Where were you when the world changed forever?  Kirsten Raymonde was eight years old and a child actress.  She is on stage in a production of King Lear when the main character, played by legendary actor, Arthur Leander, collapses and dies.  Jeevan Chaudhary, an EMT in training, is in the stage and attempts to give Arthur CPR.  Arthur's best friend, Clark Thompson, has sold out his artistic yearnings long ago and is now a management consultant.

What changes the world?  A disease with an innocent sounding name, the Georgia Flu.  But it's not mild and sunny; instead it is the most virulent strain of flu seen.  The survival rate?  One percent.  In a matter of days, ninety-nine percent of the world's population is gone.  Then everything else goes.  Flight, the Internet, communications, grocery stores, everything gone, gone, gone.  All that is left are the survivors, attempting to find ways to manage what life is left to them.

Kirsten joins a group of artists who move from settlement to settlement, called the Traveling Symphony.  Jeevan is now a settlement's nearest thing to a doctor, although the rigors of post-antibiotic and pain medicine surgery is daunting.  Clark was one of a group of people who were on the last flights, diverted to a small airport where they have been living for twenty years now.  In addition to being survivors, they are connected by a small comic series, Station Eleven, created by Arthur's first wife, about the rigors of living in a post-trauma world.  Once entertainment, the series is now inspiration.

The three come together to fight a threat, a Prophet who believes only he is right, and that everyone else must do what he commands.  As they do so, they continue to struggle towards a new life that can replace the one they lost.

Emily St.
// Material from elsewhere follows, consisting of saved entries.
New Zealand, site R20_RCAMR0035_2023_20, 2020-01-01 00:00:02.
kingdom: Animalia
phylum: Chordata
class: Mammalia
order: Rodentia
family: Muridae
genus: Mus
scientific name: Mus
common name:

John Mantel is one of the best of the new novelists, and this is probably her breakout book.  Her writing is calm, moving on inevitably, taking the reader along.  Not a word is extra and the pace moves the story along quickly.  Her vision of what the world would look like after a disaster and how the survivors would interact and build something new is inspiring as well as chilling.  This book is recommended for readers of literary fiction as well as science fiction fans.